An aerial view of a cityscape covered in asphalt and concrete.

Public health is also affected by urban heat islands. UHIs intensify extreme heat, which is the leading cause of weather-related death in the United States. High temperatures can lead to heat stroke, difficulty breathing, and cramps, especially in vulnerable populations such as the elderly. The cramped architecture cities have, which prevent wind distribution, also play a role in UHIs. Higher temperatures hasten the chemical reaction that produces ground-level smog as well, which contains ozone. Ozone is a pollutant that has a plethora of negative effects on humans, including shortness of breath, coughing, and the development of asthma, COPD, and various metabolic disorders. 

As a response to these effects, some cities have begun taking a proactive approach. Within this approach, engineers are looking at material science to improve citizens’ comfort and health.

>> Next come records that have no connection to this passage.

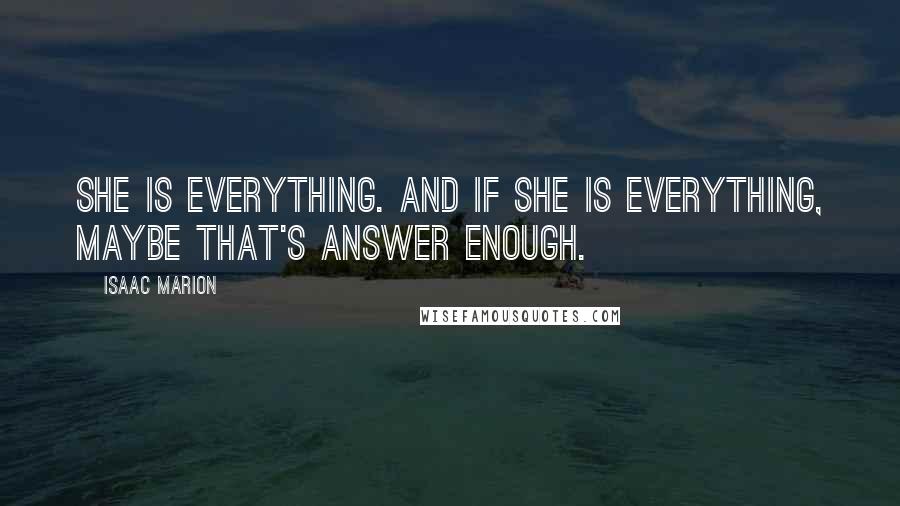 SHE IS EVERYTHING. AND IF SHE IS EVERYTHING, MAYBE THAT'S ANSWER ENOUGH.

ISAAC MARION

WISEFAMOUSQUOTES.COM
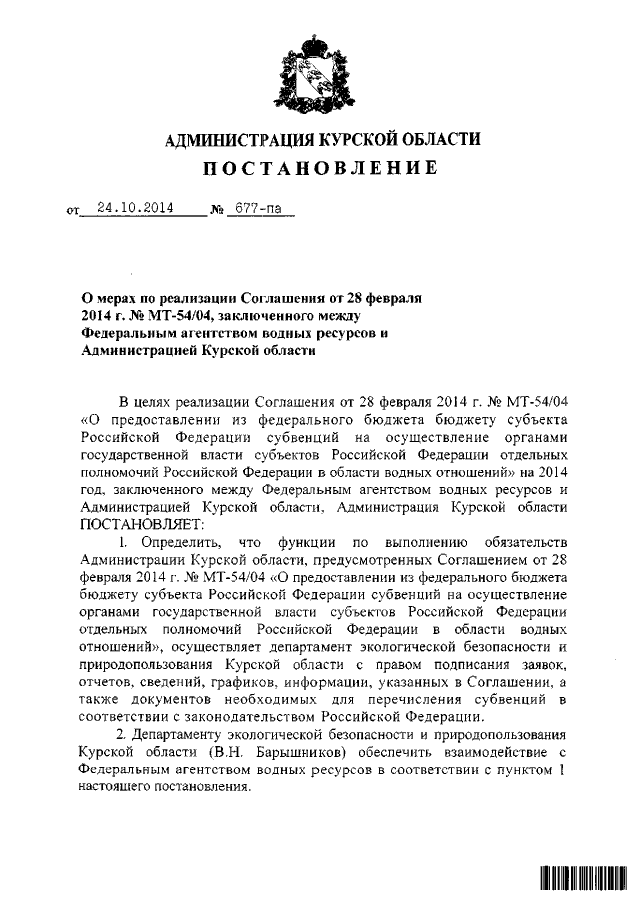 АДМИНИСТРАЦИЯ КУРСКОЙ ОБЛАСТИ
ПОСТАНОВЛЕНИЕ

от 24.10.2014 № 677-па

О мерах по реализации Соглашения от 28 февраля 2014 г. № МТ-54/04, заключенного между Федеральным агентством водных ресурсов и Администрацией Курской области

В целях реализации Соглашения от 28 февраля 2014 г. № МТ-54/04 «О предоставлении из федерального бюджета бюджету субъекта Российской Федерации субвенций на осуществление органами государственной власти субъектов Российской Федерации отдельных полномочий Российской Федерации в области водных отношений» на 2014 год, заключенного между Федеральным агентством водных ресурсов и Администрацией Курской области, Администрация Курской области ПОСТАНОВЛЯЕТ:

1. Определить, что функции по выполнению обязательств Администрации Курской области, предусмотренных Соглашением от 28 февраля 2014 г. № МТ-54/04 «О предоставлении из федерального бюджета бюджету субъекта Российской Федерации субвенций на осуществление органами государственной власти субъектов Российской Федерации отдельных полномочий Российской Федерации в области водных отношений», осуществляет департамент экологической безопасности и природопользования Курской области с правом подписания заявок, отчетов, сведений, графиков, информации, указанных в Соглашении, а также документов необходимых для перечисления субвенций в соответствии с законодательством Российской Федерации.

2. Департаменту экологической безопасности и природопользования Курской области (В.Н. Барышников) обеспечить взаимодействие с Федеральным агентством водных ресурсов в соответствии с пунктом 1 настоящего постановления.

• Cool Pavements: Los Angeles and Phoenix are paving the way in the usage of cool pavements to combat the urban heat island effect. The cities are using light colored asphalt and reflective coating to reduce the amount of solar radiation the streets absorb. Other cities around the country have adopted permeable roads to allow water to filter and evaporate, cooling the atmosphere and pavement.

• Blue-Green Infrastructure: This concept integrates water sources (blue) with vegetation (green) to sustain urban development while protecting the environment and its inhabitants. Green roofs (made of plants) are alternatives to traditional heat-absorbing materials, and they reduce air pollution. Living walls serve the same purpose, though they are often criticized for being expensive and difficult to maintain.

• The Solar Reflectance Index (SRI): This is a scale measuring a material’s ability to reflect solar heat. It is calculated using the roof’s solar reflectance (SR) and thermal emittance (TE) to provide an indication of how cool the material will stay in the sun. Many building codes, including California’s Building Efficiency Standards and the International Green Construction Code, reference SRI and even have SRI requirements for roofing products.

By understanding the thermodynamics behind urban heat islands, we can begin to redesign our cities on a larger scale. As we face an increasingly warmer global climate, the ability to cool our cities should be at the forefront of architectural innovation. We cannot eradicate urban infrastructure, but moving forward, we can advocate for cleaner approaches that prioritize the environment.